The balance of friendship is not in my favor, because when I try to talk about something in my own life, he conveniently picks up his cell phone and responds to a text or answers the cell phone. That immediately tells me just exactly how important I am to him: so unimportant that a random text message at that very moment is more important than whatever it is I might have to say.

Most of the time,, I choose not to say anything. But ultimately, my constantly giving in this "friendship" and not getting much in return ultimately bothers me. I politely try to piont it out when we are all together in a social situation; his other friends have also noticed and tried to point it out.

"Do you want my attention?" His voice is dry and almost sarcastic. That statement stood out to me, bothered me a little, because a part of it is true--but not for the reason he almost seemed to imply. Yes, when listening to him, he expects--wants--my attention. Is it not fair to expect the same thing in return from him?

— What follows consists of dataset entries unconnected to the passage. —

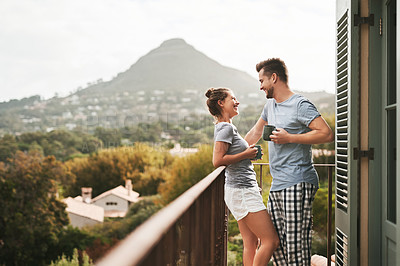 Buy stock photo Shot of an affectionate young couple drinking coffee while standing on their balcony at home in the morning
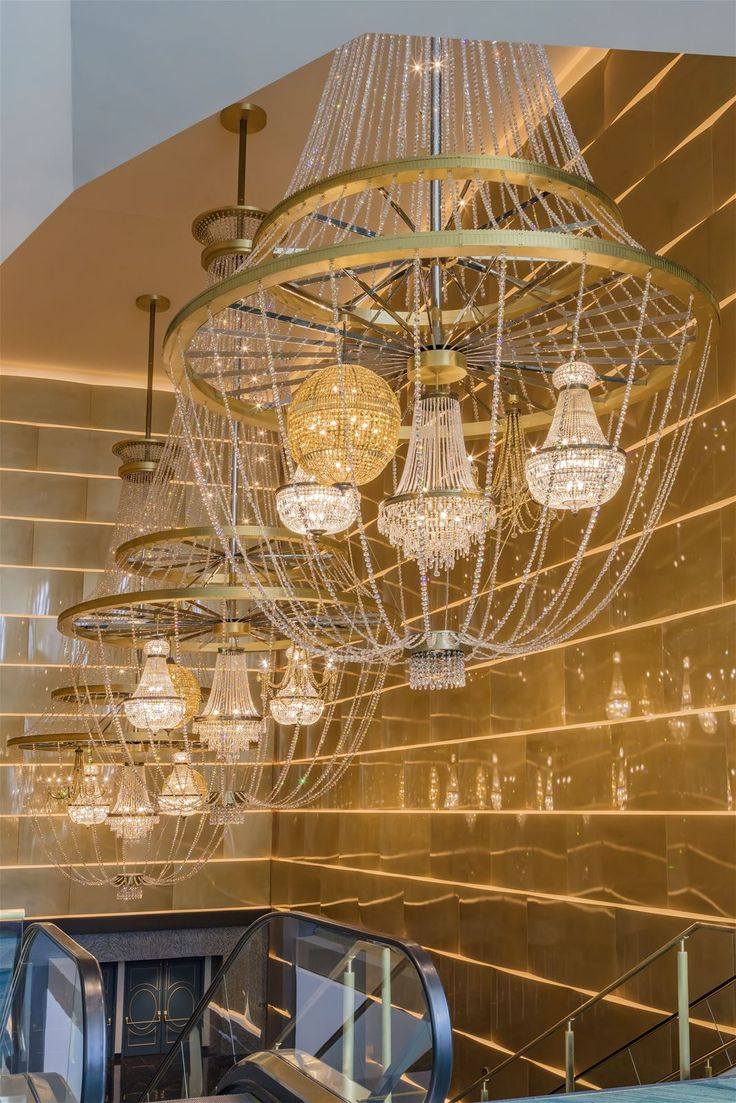 On guard over the lobby in the Park Theater at Monte Carlo in Vegas stand our three gigantic chandeliers. Each weighs 1,5 ton and encompasses five individual smaller chandeliers - one of the biggest technological challenges solved by our technicians. #design #light #lighting #chandelier #elegance #hotel #hospitality #lobby #lobbylighting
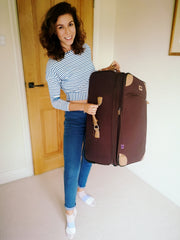 Kat with her old yet sturdy suitcase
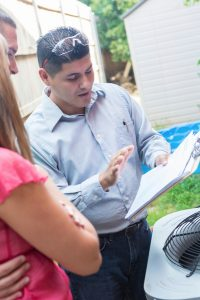 male technician looking over paperwork with female homeowner
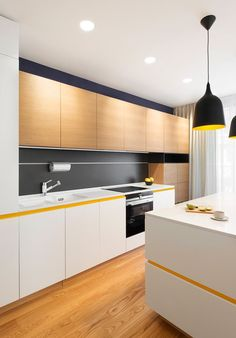 Bulgaria Apartment Features Sunny Pops of Yellow | Home Design Lover Yellow Apartment kitchen island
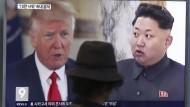 Zwei Männer, eine Gefahr? Ein Mann blickt in Südkorea auf einen TV-Bildschirm mit den Gesichtern von Donald Trump und Kim Jong-un.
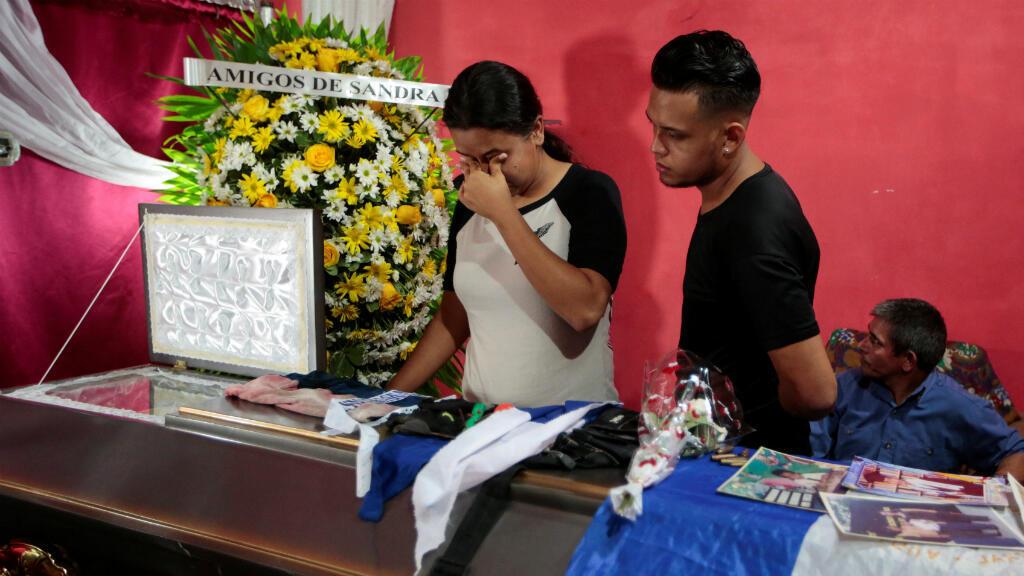 Familiares miran hacia un ataúd que contiene el cuerpo de Gerald José Vásquez, que murió durante enfrentamientos con la policía antidisturbios en la Universidad Nacional Autónoma de Nicaragua (UNAN), en Managua, Nicaragua el 14 de julio de 2018.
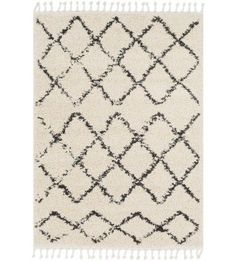 Give your room a bohemian-chic look with this Moroccan-inspired rug's geometric pattern and fringed edges. Obsess over the free-spirited look and indulge in the plush shag texture. #RugsTexture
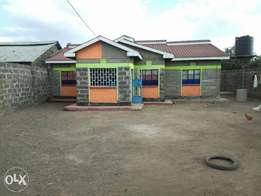 Plot for sale with a complete 2 bedroom house and servents quarters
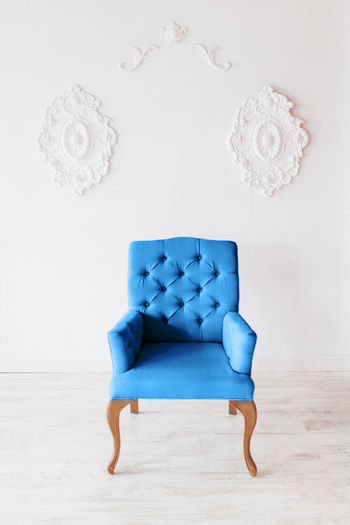 Full frame shot of empty chair against wall at home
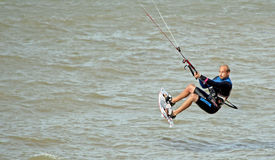 Kite surfer stunts at sea. Photo of a male kite surfer performing stunts at sea off the coast of whitstable in kent on 17th june 2014.photo ideal for kite royalty free stock photos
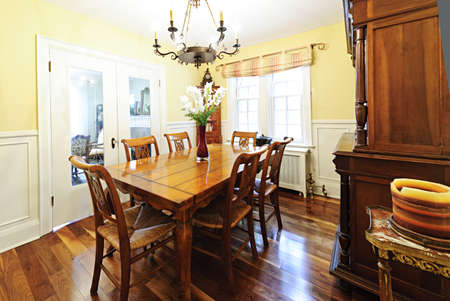 Dining room interior with wooden table and chairs in house Stock Photo - 10943405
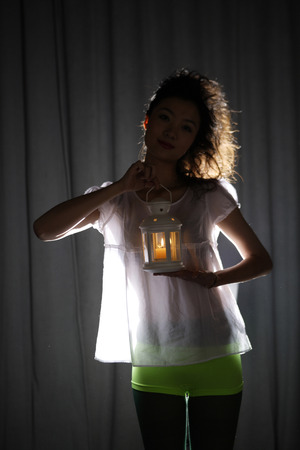 Portrait Of A Young Woman Holding Lamp In Spot Light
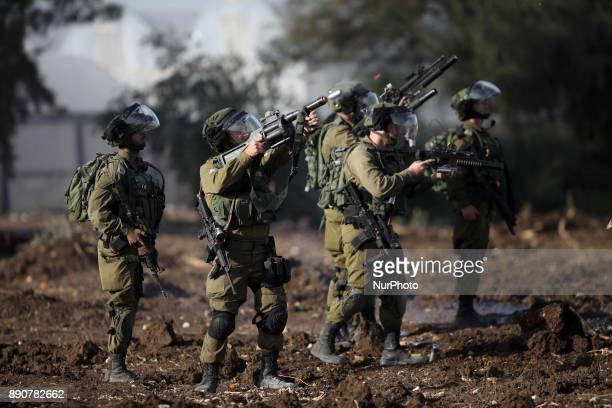 Israeli soldiers fire tear gas towards Palestinian protesters during a demonstration against US President Donald Trump's recognition of Jerusalem as...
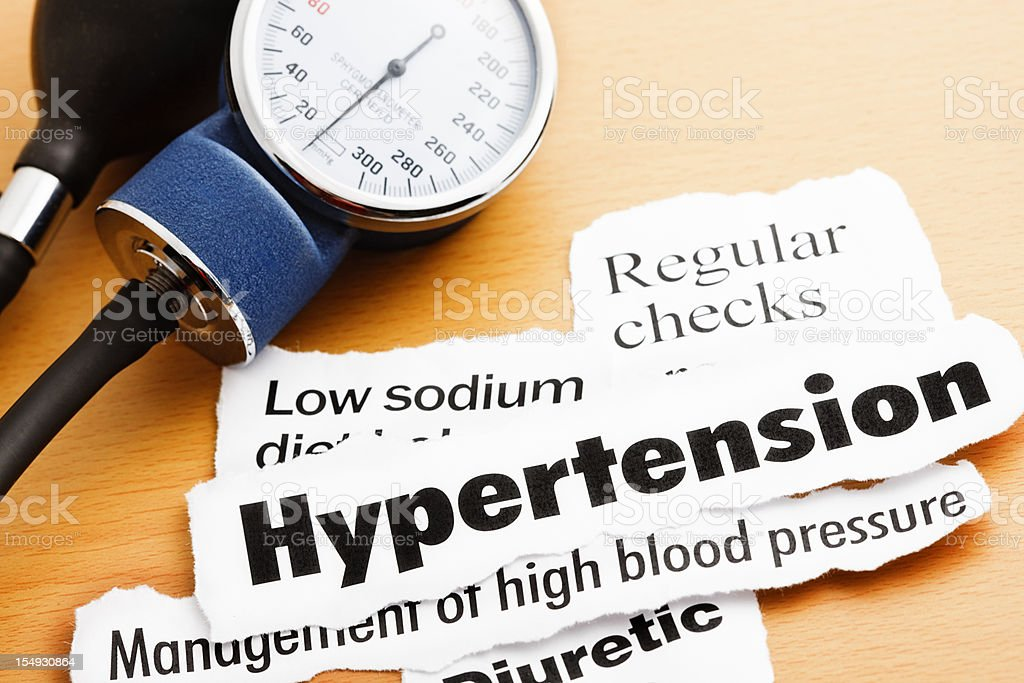 Blood pressure meter with headlines about hypertension stock photo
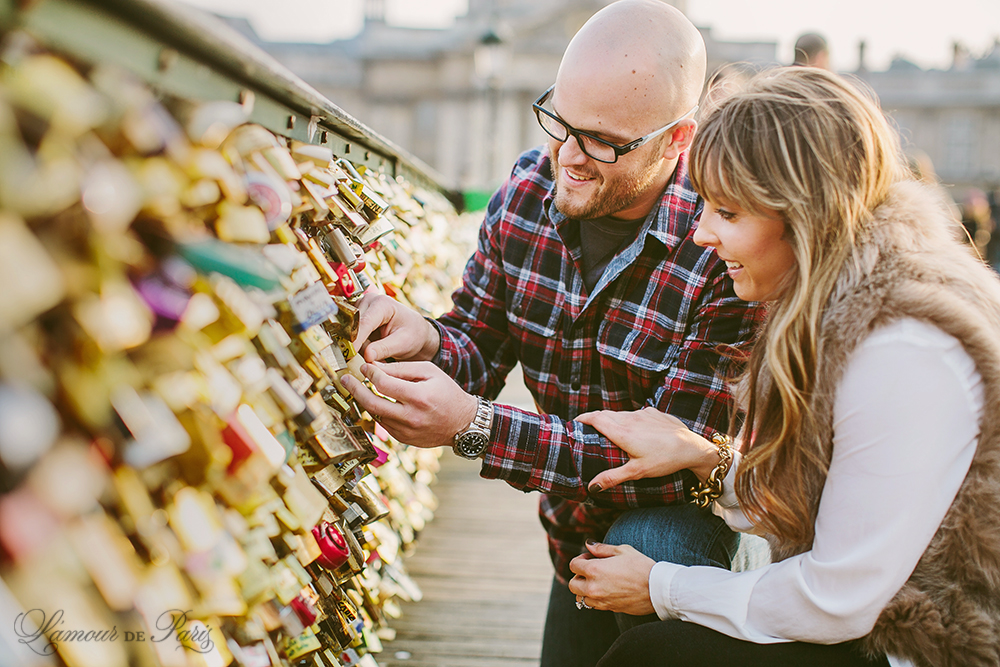 Romantic portraits at the Louvre, Pont des Arts Bridge, and Seine River in Paris by wedding photographer Stacy Reeves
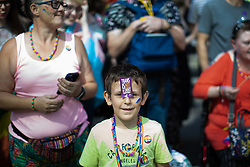 © Licensed to London News Pictures . 24/08/2019. Manchester, UK. HARRY MONAGHAN (nine from Bury) . The 2019 Manchester Gay Pride parade through the city centre , with a Space and Science Fiction theme . Manchester's Gay Pride festival , which is the largest of its type in Europe , celebrates LGBTQ+ life . Photo credit: Joel Goodman/LNP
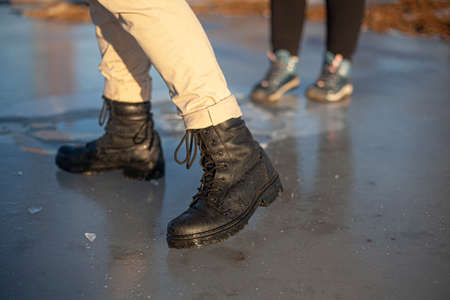 Army boots in the winter. A girl is standing on the ice.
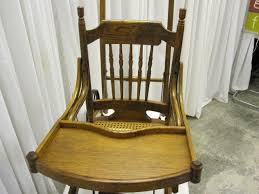 we have for sale an extra nice antique victorian style high chair that converts to a stroller it is in mint condition the cane seat is great along with antique high chairs wooden
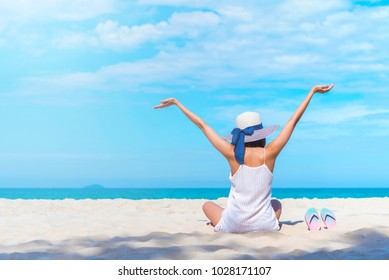 Summer travel background concept. Happiness woman siting on beach raise hands up to blue sky. Hello vacation. Picture for add text message. Backdrop for design art work.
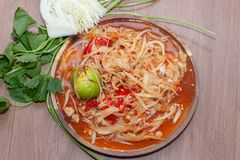 Spicy papaya salad or Som Tum in Thailand on wooden plate. With vegetable royalty free stock photography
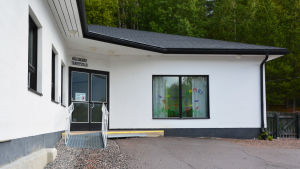 En vit byggnad med svarta detaljer. Ovanför ingången står det hälsogård terveystalo.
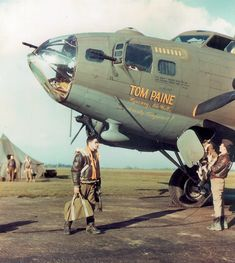 "A B-17 nicknamed ""Tom Paine"" sits ready to begin a mission as its crew loads up for the coming fight. The bomber's base was near the birthplace of American patriot Thomas Paine in Thetford, England."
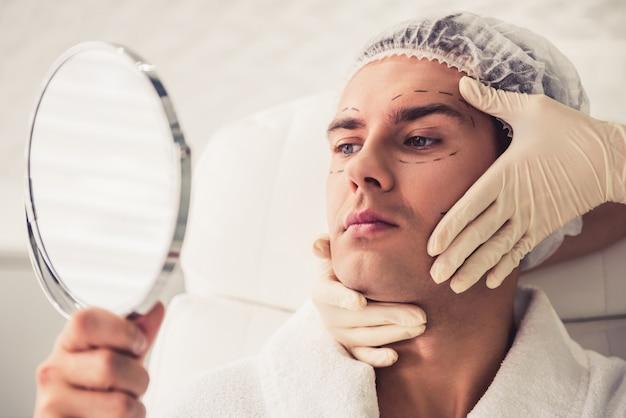 L'uomo bello sta esaminando lo specchio. Foto Premium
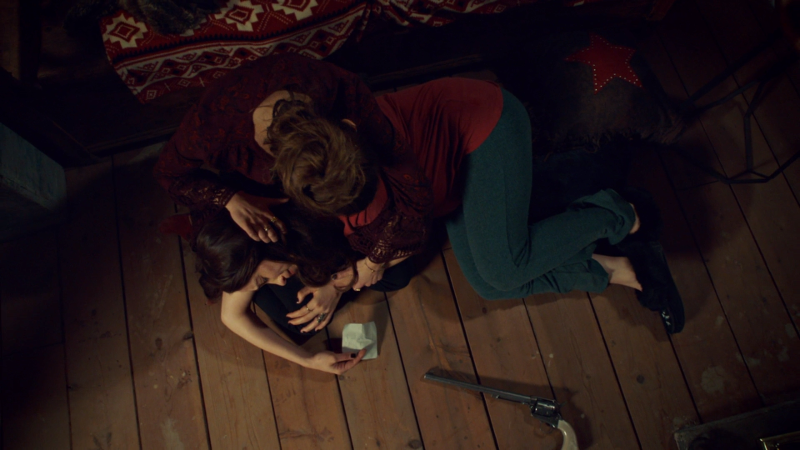 Wynonna cries on Waverly's lap with the note and Peacemaker nearby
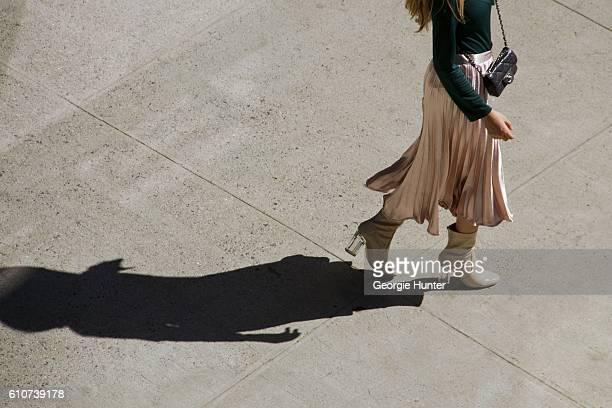 Rosa Crespo wearing silk bubblegum pink pleated midi length high waisted El Corte Ingles lame skirt green long sleeve Sandro Paris top with ruffle...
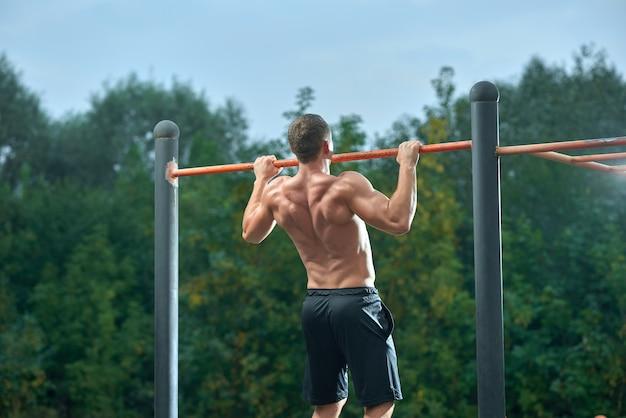 横棒のプルアップを行う強い上半身裸の男。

The saddest part about it is that he has barely a clue as to what is going on in my life; I don't ever get the dance to even talk about it as I'm constantly interrupted by his problems or his cell phone. Are you starting to see a tred? Sometimes I wonder if it's always going to be about him. I don't even know if he considers me a friend or just someone who is a convenient sounding board for his problems and issues. Yes, in some ways it's about wanting his attention, but it's also about wanting my half of the friendship too.

Friendship, like any relationship, is a two way street. It sometimes means taking, but it's also about giving. I don't mind listening to his problems and I'm happy to do it--but I think I deserve the same level of respect and attention that I am giving to him. I asked myself when was the last time he actually asked me (or even seemed to care) how I was really doing? Did he even give a thought to all the stuff I've been going through lately? He probably had no idea all the turmoil I had been going through... because he is so self-absorved. I realized he rarely takes the time to ask me or really listen. It's hard to tell someone anything about yourself, or get your half of the friendship, when you are constantly interrupted by the BING! of yet another text message.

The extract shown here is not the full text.